[Start]
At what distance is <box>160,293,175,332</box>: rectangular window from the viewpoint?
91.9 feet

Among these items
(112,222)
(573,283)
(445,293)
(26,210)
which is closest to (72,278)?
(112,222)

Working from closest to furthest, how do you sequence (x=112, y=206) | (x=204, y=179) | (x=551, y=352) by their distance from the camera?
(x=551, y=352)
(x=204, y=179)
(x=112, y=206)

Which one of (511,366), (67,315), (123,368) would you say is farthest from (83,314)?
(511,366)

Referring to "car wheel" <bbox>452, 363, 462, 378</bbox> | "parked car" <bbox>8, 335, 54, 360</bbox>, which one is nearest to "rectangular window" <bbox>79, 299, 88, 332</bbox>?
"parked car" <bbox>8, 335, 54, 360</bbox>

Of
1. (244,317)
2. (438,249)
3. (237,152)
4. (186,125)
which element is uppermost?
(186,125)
[End]
[Start]
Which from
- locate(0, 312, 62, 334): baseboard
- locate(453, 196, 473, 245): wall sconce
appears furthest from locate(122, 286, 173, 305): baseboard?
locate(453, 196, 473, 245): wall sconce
[End]
__EXERCISE INSTRUCTIONS__:
Report every line of the data above that contains the string "window". Case counts.

__REPLY TO THE EXERCISE__:
At what distance is <box>160,293,175,332</box>: rectangular window from the viewpoint?
Referring to "car wheel" <bbox>452, 363, 462, 378</bbox> | "parked car" <bbox>8, 335, 54, 360</bbox>, which one is nearest to "rectangular window" <bbox>79, 299, 88, 332</bbox>?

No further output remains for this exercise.